Lerntext —
-- -- --

Der Fotograf und der Rentner kennen sich seit Langem. Nachdem die Corona-Pandemie ihren Schrecken verloren hatte, wollte Rudolf Stember, seit seiner Kindheit am Deutzer Bebelplatz zu Hause, raus aus seinen vier Wänden und in der Innenstadt neue Klamotten kaufen. Ein Wunsch, der Stephan Pick schwer beeindruckte: „Die meisten in seinem Alter erzählen nur von Ärzten, Krankheiten und Sterben, er sagte: Nochmal einkleiden bitte.“ 

Mode für Senioren gefällt ihm nicht

Doch mit der Mode, die für seine Generation angeboten wird, hadert der agile Senior: „Was die anderen Leute anziehen, interessiert mich überhaupt nicht.“ Selbst viel Jüngere als er, also etwa 70-Jährige, zögen immer das Falsche an. Stoffhosen mit gebügelten Umschlägen am unteren Ende des Hosenbeins etwa. „Nee“, sagt der zweifache Großvater, der eher auf Jeans steht: „Das kann man heute nicht mehr tragen.“ So entstand die Idee, das auszuprobieren, was die Modeabteilungen ausreichend anbieten: Sachen für 25- bis 40-Jährige. Die Fotosession weitab von alt machenden Farben à la „Rentnerbeige“ machte Stephan Pick und Rudolf Stember eine Menge Spaß. Allein durch die hippe Brille sei „Rudi“ ein komplett anderer Typ geworden, sagt der Fotokünstler: „Kleider machen nicht nur Leute, Kleider machen auch jung.“

Diese Erfahrung wolle er nun auch anderen Senioren zuteilwerden lassen. „Es wäre gut, wenn sich ältere Leute melden, die zwischen 80 und 100 Jahre alt sind“, erklärt Stephan Pick das geplante Foto-Projekt. Auch sie wolle er cool vor seiner Kamera posieren lassen, denn „nach Corona müssen die Alten auch mal wieder raus“. Das Statement, das er mit seinen Aufnahmen wiederum an die heutige Influencer-Generation senden will, lautet: „Du kriegst auch mal graue Haare.“ Schönheit und Jugend seien eben vergänglich.

-- -- --

Vorgegebene Einträge —
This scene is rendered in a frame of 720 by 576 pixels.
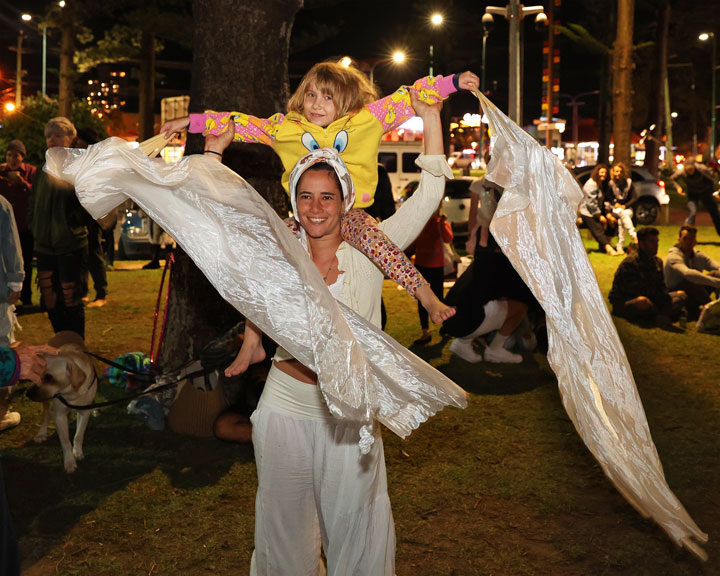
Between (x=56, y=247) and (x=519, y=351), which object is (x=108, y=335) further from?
(x=519, y=351)

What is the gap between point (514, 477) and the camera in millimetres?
5785

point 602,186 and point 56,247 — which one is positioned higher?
point 602,186

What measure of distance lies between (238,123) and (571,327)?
1.68m

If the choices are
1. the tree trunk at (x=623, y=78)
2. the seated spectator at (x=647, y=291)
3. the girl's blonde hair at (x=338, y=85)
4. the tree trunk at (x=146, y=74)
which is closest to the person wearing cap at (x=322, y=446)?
the girl's blonde hair at (x=338, y=85)

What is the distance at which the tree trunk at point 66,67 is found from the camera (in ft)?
106

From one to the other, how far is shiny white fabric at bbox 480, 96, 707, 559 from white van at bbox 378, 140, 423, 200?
22.2 m

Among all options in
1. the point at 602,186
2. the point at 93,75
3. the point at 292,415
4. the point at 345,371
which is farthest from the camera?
the point at 93,75

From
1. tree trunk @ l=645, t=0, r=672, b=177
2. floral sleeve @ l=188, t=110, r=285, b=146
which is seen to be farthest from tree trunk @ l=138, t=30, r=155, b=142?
floral sleeve @ l=188, t=110, r=285, b=146

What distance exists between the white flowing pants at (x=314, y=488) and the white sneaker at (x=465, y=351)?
18.7ft

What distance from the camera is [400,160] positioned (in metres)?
26.0

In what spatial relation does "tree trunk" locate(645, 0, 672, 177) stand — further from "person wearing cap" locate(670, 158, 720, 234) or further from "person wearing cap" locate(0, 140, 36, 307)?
"person wearing cap" locate(0, 140, 36, 307)

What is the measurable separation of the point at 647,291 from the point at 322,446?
8.40 m

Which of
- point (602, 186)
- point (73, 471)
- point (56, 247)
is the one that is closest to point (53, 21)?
point (602, 186)

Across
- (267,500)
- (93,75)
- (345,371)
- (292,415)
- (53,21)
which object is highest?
(93,75)
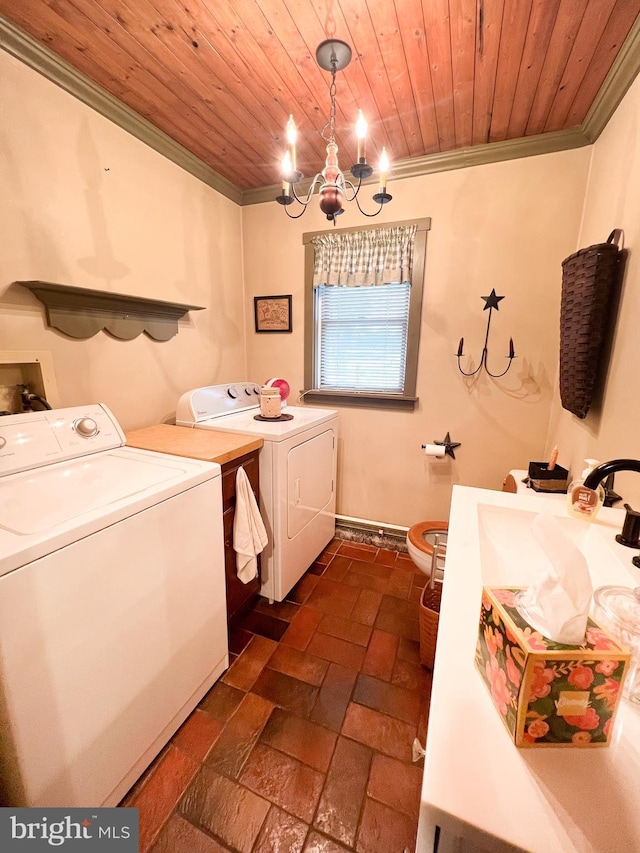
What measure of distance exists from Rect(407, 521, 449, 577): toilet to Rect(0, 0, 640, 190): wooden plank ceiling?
6.95 ft

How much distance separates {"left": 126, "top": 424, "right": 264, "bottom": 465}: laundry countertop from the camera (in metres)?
1.37

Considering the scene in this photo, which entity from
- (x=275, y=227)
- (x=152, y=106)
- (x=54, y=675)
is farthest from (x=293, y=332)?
(x=54, y=675)

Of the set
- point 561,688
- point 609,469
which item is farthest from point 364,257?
point 561,688

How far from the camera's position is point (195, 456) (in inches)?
52.4

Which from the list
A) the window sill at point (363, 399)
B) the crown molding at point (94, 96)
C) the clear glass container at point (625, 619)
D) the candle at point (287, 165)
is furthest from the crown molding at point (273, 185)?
the clear glass container at point (625, 619)

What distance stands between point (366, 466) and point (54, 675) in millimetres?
1981

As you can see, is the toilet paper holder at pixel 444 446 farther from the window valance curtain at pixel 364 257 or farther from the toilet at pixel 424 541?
the window valance curtain at pixel 364 257

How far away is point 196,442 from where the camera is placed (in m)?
1.54

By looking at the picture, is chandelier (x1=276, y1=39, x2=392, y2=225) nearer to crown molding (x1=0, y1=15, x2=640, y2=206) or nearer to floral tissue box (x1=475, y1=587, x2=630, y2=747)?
crown molding (x1=0, y1=15, x2=640, y2=206)

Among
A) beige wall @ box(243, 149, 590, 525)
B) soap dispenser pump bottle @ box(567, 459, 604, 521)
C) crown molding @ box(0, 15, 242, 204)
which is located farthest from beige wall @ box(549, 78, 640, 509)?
crown molding @ box(0, 15, 242, 204)

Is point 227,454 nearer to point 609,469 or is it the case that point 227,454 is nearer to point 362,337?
point 609,469

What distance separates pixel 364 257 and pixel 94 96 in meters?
1.55

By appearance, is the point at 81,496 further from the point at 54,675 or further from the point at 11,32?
the point at 11,32

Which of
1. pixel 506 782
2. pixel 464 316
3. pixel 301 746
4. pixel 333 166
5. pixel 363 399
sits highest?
pixel 333 166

-- -- --

Pflichtaufgaben —
(a) Fassen Sie den Absatz des Lerntexts, der mit „Doch mit der Mode, die für seine Generation“ beginnt, kürzer zusammen und behalten Sie dabei seine wichtigsten Fakten bei.
(b) Schreiben Sie aus dem Lerntext den Abschnitt ab, der bei den Wörtern „Diese Erfahrung wolle“ einsetzt, und hören Sie nach den Wörtern „seien eben vergänglich.“ auf.

Antworten je Aufgabe —
(a) Der agile Senior hadert mit der Mode für seine Generation. Selbst 70-Jährige tragen seiner Meinung nach immer das Falsche, etwa Stoffhosen mit gebügelten Umschlägen. Der zweifache Großvater bevorzugt Jeans. So entstand die Idee, Kleidung für 25- bis 40-Jährige auszuprobieren. Die Fotosession fern von „Rentnerbeige“ machte Stephan Pick und Rudolf Stember viel Spaß. Laut Pick wurde „Rudi“ allein durch die hippe Brille ein ganz anderer Typ, denn „Kleider machen auch jung“.

(b)
Diese Erfahrung wolle er nun auch anderen Senioren zuteilwerden lassen. „Es wäre gut, wenn sich ältere Leute melden, die zwischen 80 und 100 Jahre alt sind“, erklärt Stephan Pick das geplante Foto-Projekt. Auch sie wolle er cool vor seiner Kamera posieren lassen, denn „nach Corona müssen die Alten auch mal wieder raus“. Das Statement, das er mit seinen Aufnahmen wiederum an die heutige Influencer-Generation senden will, lautet: „Du kriegst auch mal graue Haare.“ Schönheit und Jugend seien eben vergänglich.